WHAT IS EXPECTED: Pull out the material from its first line through the line containing "4102 millimetres", both ends included, and reproduce those lines word for word.

# START OF MATERIAL SHOWN

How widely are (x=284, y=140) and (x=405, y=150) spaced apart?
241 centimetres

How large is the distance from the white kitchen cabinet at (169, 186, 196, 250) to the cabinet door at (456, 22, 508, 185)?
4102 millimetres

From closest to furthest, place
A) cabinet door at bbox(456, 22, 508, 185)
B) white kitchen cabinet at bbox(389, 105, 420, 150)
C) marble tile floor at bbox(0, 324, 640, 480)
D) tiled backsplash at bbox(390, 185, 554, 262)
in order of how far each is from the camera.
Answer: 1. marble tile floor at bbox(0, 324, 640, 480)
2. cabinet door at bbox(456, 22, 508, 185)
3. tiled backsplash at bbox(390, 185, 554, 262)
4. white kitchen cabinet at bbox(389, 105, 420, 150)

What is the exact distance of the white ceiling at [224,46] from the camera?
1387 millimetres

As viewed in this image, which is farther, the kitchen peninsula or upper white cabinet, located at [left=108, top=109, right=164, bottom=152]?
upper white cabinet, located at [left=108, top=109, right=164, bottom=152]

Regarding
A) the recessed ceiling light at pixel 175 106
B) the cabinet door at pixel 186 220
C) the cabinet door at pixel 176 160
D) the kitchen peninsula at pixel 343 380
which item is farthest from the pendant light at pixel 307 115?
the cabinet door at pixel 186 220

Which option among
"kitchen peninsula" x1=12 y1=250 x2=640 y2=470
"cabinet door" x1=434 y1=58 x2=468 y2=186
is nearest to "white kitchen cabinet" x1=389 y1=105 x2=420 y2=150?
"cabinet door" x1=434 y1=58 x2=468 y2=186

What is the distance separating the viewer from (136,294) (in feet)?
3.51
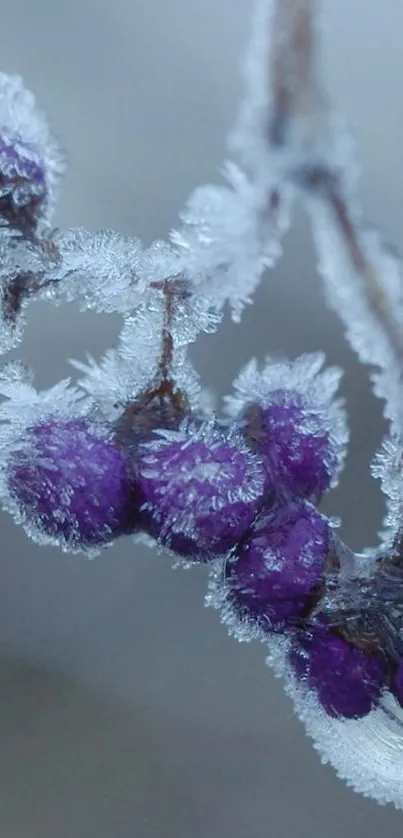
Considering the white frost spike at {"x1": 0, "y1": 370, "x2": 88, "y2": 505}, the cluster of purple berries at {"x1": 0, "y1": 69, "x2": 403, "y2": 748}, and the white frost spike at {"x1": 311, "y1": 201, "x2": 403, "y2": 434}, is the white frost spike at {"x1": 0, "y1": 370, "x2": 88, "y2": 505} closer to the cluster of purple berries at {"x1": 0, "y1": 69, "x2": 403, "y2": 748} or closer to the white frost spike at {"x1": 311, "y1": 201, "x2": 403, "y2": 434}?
the cluster of purple berries at {"x1": 0, "y1": 69, "x2": 403, "y2": 748}

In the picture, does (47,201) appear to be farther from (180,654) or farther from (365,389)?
(180,654)

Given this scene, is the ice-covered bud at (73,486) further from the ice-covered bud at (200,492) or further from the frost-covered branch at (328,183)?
the frost-covered branch at (328,183)

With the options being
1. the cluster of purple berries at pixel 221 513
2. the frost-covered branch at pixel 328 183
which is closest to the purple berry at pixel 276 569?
the cluster of purple berries at pixel 221 513

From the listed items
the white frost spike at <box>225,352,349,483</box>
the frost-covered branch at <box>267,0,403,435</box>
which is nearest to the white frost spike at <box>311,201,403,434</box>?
the frost-covered branch at <box>267,0,403,435</box>

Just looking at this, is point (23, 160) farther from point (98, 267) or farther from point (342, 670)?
point (342, 670)

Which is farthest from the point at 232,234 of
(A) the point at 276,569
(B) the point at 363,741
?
(B) the point at 363,741
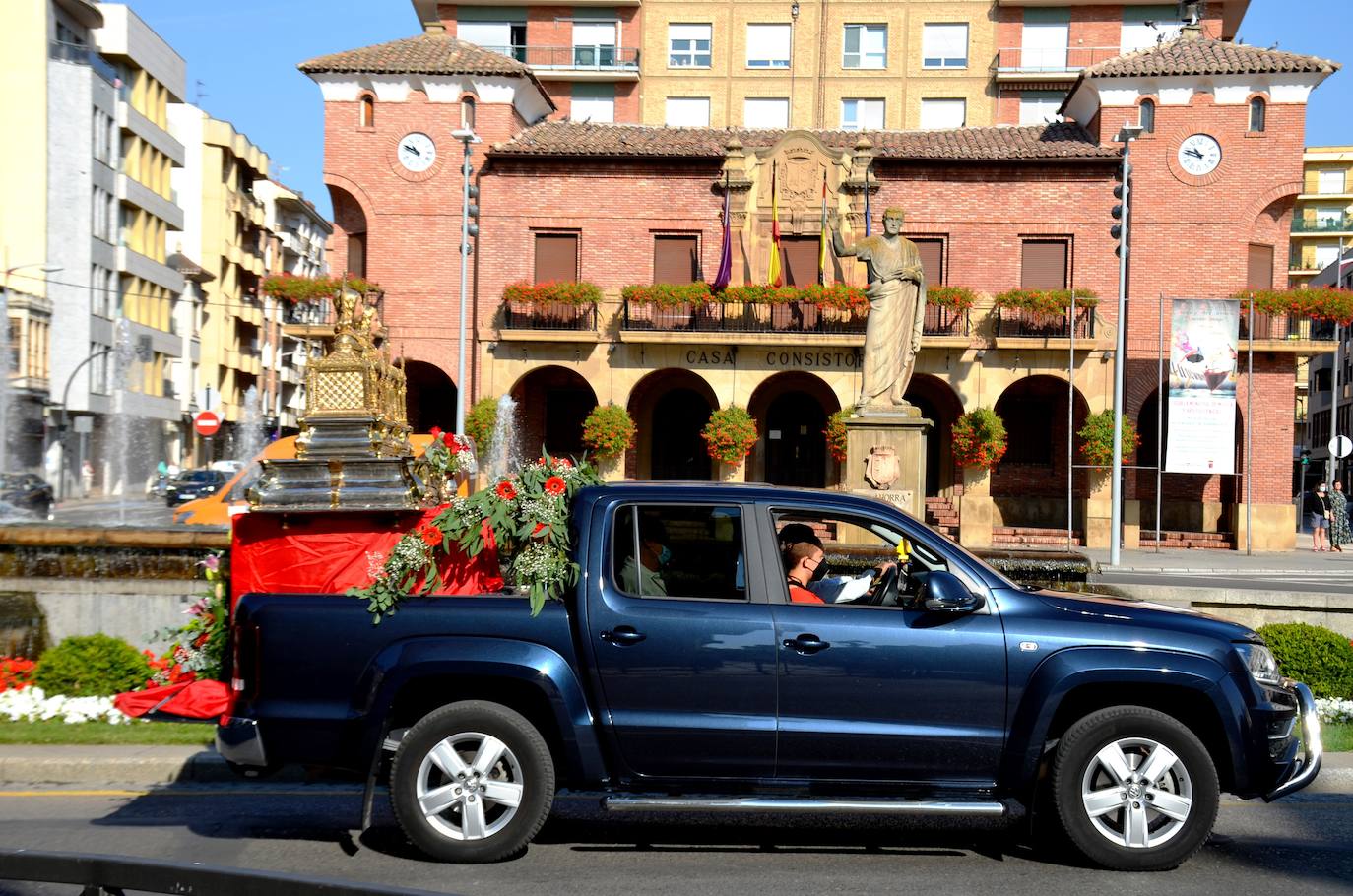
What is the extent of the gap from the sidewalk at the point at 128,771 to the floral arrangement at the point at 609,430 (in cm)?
2520

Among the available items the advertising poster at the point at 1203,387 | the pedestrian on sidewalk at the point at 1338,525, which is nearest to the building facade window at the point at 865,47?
the advertising poster at the point at 1203,387

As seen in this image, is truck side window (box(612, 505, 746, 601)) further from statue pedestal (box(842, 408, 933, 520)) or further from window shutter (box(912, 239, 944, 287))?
window shutter (box(912, 239, 944, 287))

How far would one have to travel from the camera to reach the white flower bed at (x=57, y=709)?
365 inches

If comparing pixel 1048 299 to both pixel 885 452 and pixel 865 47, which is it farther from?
pixel 865 47

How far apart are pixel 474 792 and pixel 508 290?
2835cm

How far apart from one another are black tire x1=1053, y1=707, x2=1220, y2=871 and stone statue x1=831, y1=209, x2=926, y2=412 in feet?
49.5

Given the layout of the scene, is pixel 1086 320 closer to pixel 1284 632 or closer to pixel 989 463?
pixel 989 463

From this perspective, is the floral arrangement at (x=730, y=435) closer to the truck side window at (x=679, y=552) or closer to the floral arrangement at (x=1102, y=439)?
the floral arrangement at (x=1102, y=439)

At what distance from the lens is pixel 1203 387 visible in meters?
30.1

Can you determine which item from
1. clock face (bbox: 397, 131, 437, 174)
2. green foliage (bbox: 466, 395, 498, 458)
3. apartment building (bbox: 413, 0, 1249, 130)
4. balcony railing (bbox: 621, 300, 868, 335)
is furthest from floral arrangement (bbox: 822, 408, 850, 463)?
apartment building (bbox: 413, 0, 1249, 130)

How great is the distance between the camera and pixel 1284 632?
10.5 metres

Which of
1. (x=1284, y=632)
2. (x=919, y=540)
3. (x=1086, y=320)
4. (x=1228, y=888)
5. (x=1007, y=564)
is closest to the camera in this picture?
(x=1228, y=888)

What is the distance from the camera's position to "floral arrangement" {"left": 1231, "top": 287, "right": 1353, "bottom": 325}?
3198 centimetres

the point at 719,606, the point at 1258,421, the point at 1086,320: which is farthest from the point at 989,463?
the point at 719,606
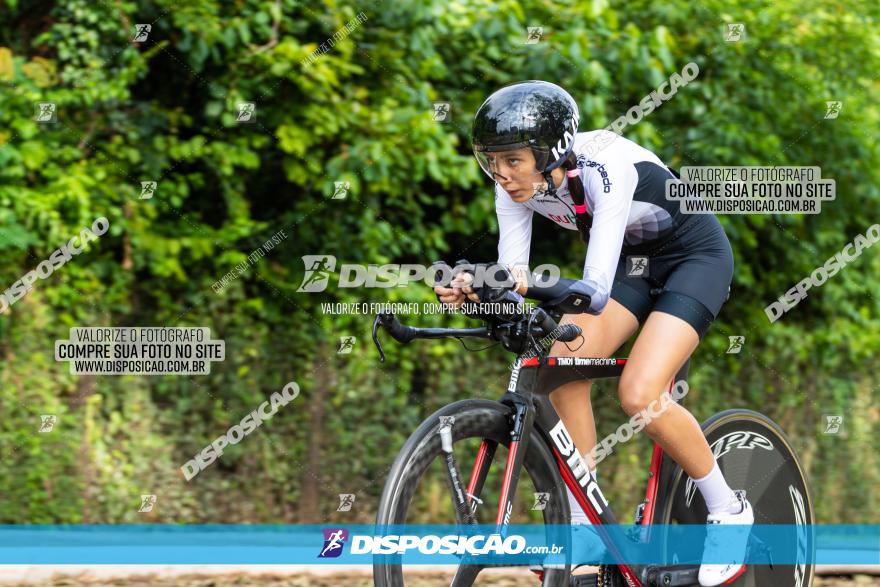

# END OF MATERIAL SHOWN

EXERCISE RESPONSE:
How widely are (x=284, y=140) and (x=405, y=150) spaced apart?
241 centimetres

How large is the distance from the white kitchen cabinet at (169, 186, 196, 250) to the cabinet door at (456, 22, 508, 185)?
4102 millimetres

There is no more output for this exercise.